Man fühlte sich aber gleichzeitig auch an ein prosaischeres Phänomen erinnert: an die Zeit, als am Rhein entlang immer möglichst zeitgleich das Fischsterben aus den Abflussrohren besorgt wurde, weil die Jungs an den Schalthebeln der großen Chemiekonzerne das geschickter fanden, als die Umweltkatastrophen in polizeilich identifizierbaren Schüben vorzunehmen. Krisen-Public-Relations gut gemanagt (siehe auch das Protokoll des Geschehens auf allesaussersport: "Hoeneß scheint förmlich davon beseelt zu sein, den Magath nicht madig zu machen um ihn schnell von der Gehaltsliste zu bekommen.")

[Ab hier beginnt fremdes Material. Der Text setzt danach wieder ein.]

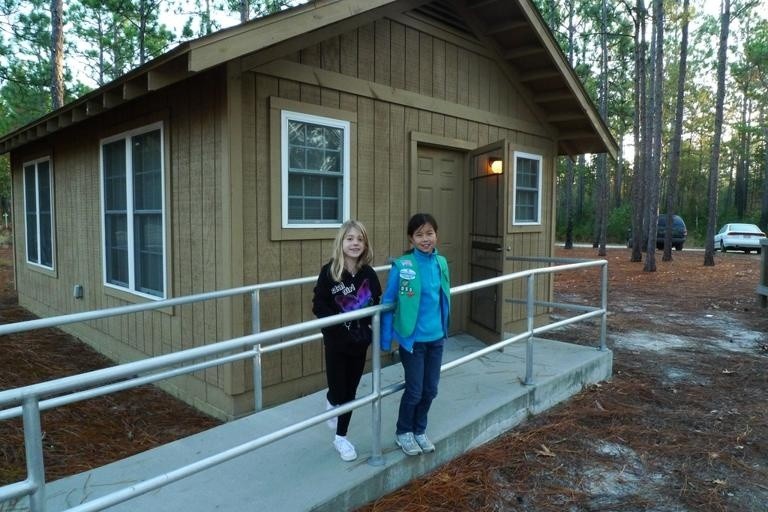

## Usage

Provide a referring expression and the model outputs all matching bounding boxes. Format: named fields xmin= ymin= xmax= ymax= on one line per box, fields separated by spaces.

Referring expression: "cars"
xmin=714 ymin=223 xmax=766 ymax=253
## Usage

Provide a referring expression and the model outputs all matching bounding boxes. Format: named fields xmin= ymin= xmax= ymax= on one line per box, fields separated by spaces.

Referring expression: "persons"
xmin=379 ymin=213 xmax=452 ymax=456
xmin=310 ymin=220 xmax=382 ymax=461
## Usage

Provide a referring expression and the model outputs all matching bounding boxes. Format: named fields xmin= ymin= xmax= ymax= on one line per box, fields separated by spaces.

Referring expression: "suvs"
xmin=627 ymin=214 xmax=688 ymax=250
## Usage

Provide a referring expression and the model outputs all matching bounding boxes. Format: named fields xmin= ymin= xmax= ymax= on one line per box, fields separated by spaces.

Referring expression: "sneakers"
xmin=334 ymin=435 xmax=357 ymax=461
xmin=327 ymin=400 xmax=338 ymax=429
xmin=396 ymin=432 xmax=435 ymax=456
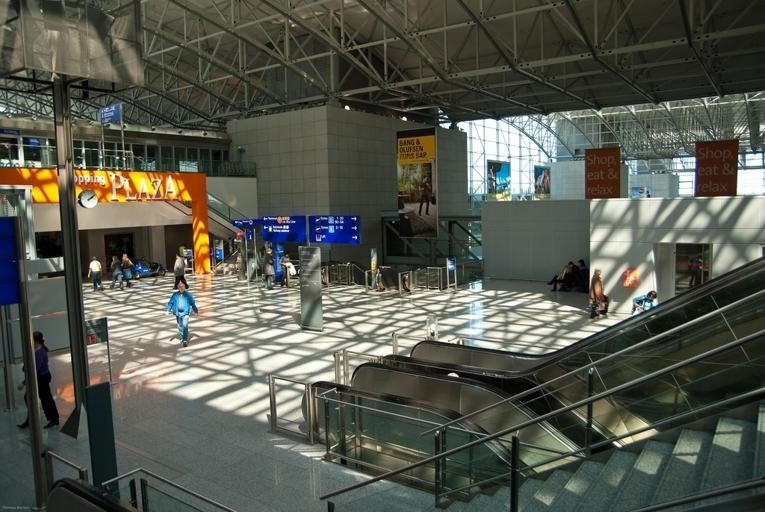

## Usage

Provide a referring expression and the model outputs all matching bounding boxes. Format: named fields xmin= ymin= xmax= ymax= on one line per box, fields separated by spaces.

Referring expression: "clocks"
xmin=79 ymin=189 xmax=98 ymax=210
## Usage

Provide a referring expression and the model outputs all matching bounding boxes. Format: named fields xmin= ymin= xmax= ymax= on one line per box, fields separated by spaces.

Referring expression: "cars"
xmin=131 ymin=259 xmax=165 ymax=280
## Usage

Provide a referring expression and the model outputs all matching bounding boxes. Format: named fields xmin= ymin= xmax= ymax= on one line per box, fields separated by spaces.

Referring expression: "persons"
xmin=87 ymin=255 xmax=103 ymax=291
xmin=578 ymin=259 xmax=586 ymax=271
xmin=111 ymin=256 xmax=123 ymax=290
xmin=173 ymin=251 xmax=189 ymax=290
xmin=589 ymin=269 xmax=604 ymax=318
xmin=568 ymin=261 xmax=580 ymax=272
xmin=264 ymin=247 xmax=275 ymax=290
xmin=165 ymin=283 xmax=200 ymax=346
xmin=17 ymin=331 xmax=59 ymax=430
xmin=418 ymin=176 xmax=431 ymax=216
xmin=279 ymin=253 xmax=292 ymax=288
xmin=631 ymin=291 xmax=658 ymax=316
xmin=122 ymin=254 xmax=134 ymax=287
xmin=548 ymin=265 xmax=573 ymax=290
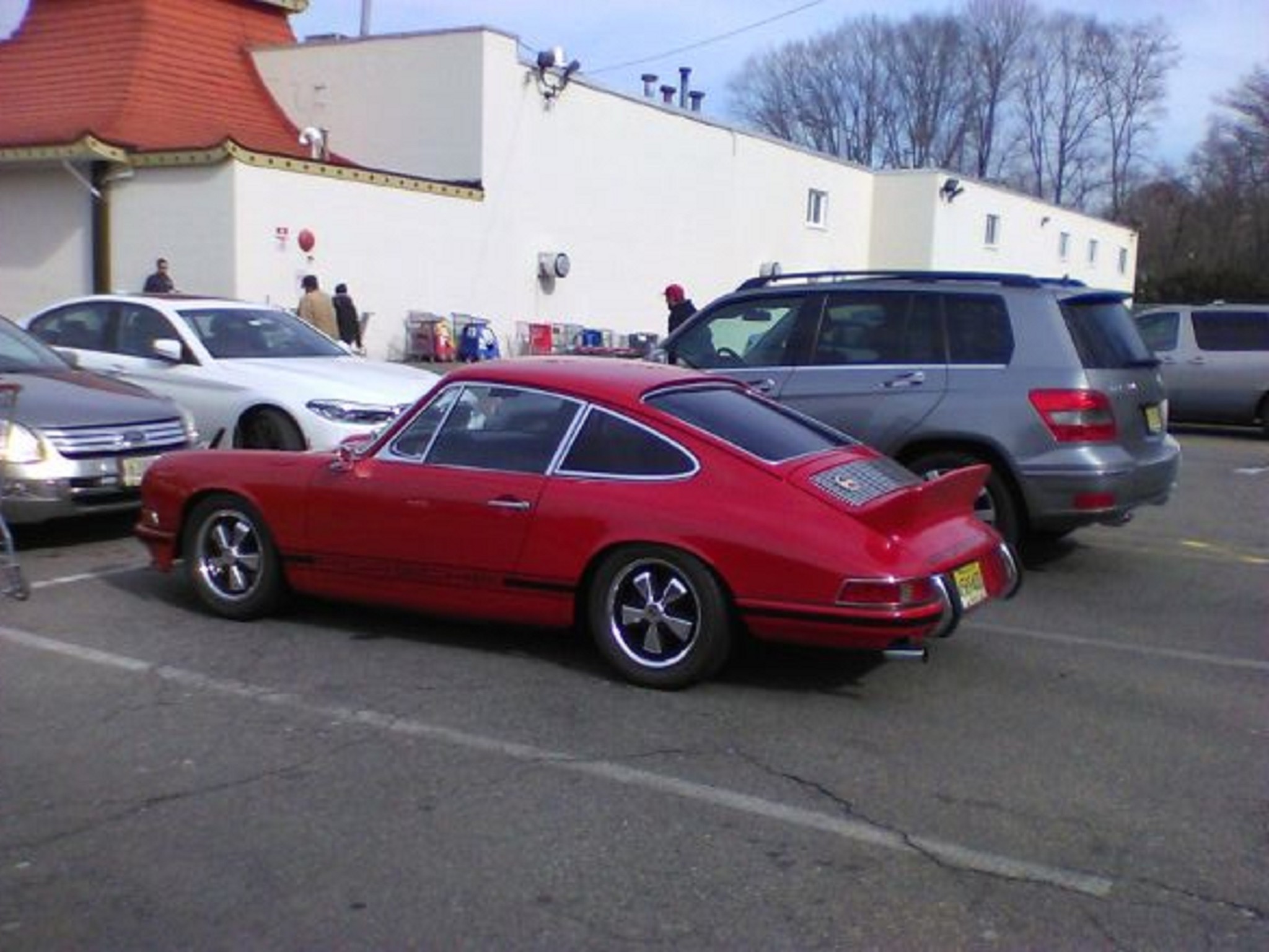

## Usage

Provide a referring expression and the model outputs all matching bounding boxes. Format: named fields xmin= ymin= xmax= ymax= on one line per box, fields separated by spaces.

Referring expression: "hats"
xmin=662 ymin=284 xmax=684 ymax=302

Also, wenn die Liga amerikanischer wäre, hätten wir am Mittwoch vermutlich einen massiven Trade und ein paar kleine obendrein erlebt, die gezeigt hätten, dass man zuerst mal die Spieler neu sortieren muss und sich mit ihrem Können und ihrer Mannschaftskompatibilität beschäftigt, ehe man die Trainer nach Hause schickt. Dann hätte man in München nicht den Mann geholt, von dem man sich so noch gerne vor gar nicht so langer Zeit getrennt hatte.
Sicher: Man hätte keinen besseren Fußball (jedenfalls nicht gleich) und keine stärkere Liga. Aber man hätte auch nicht diese falsche Wahrheiten produzierenden Nebenspektakel, die so tun, als ob Trainer wirklich das ein und alles der Misere wären. Wenn die Bundesliga amerikanischer wäre, wären die Rummenigges und Konsorten nicht quasi unkündbar und könnten nicht permanent so tun, als ob die Fehler immer nur bei den anderen lägen, aber nie bei ihnen. Dann würden auch an sie an den Leistungen und den Erwartungen gemessen und an dem Geld, das sie verschleudern. Wenn die Liga amerikanischer wäre, würden Leute bei den Fernsehsendern sitzen, die sich Sorgen machen über den return on investment und wie das alles weitergehen soll. Denn wie soll es weitergehen? Auf diese gleiche unnütze Weise?
3 Kommentare:
gehen sie gern ins (europäische) stadion? möchten sie eine amerikanischere liga? den roi hab ich die ganze woche.
Genau davor graust es mir am meisten - amerikanische Verhältnisse beim Fussball!
Ohne Auf- und Abstiege!
Mit hunderten von nutzlosen Spielen bis zu den ach so spannenden Playoffs (Wo dann die Gurkentruppe des Jahres in ihren zwei besten Spielen das Vorzeigeteam auf dem falschen Fuss erwischt!)
Mit vielen tollen neuen Werbepausen der sich sorgenden Fernsehsender!
Und mit schönen neuen Vereinsnamen wie den Gladbach Terriern, den Geissböcken Cologne und den Munich Kaisers?
Bitte nicht - behaltet Euren american-sports bei Euch und lasst uns unseren Fussball so wie er ist!
Danke!!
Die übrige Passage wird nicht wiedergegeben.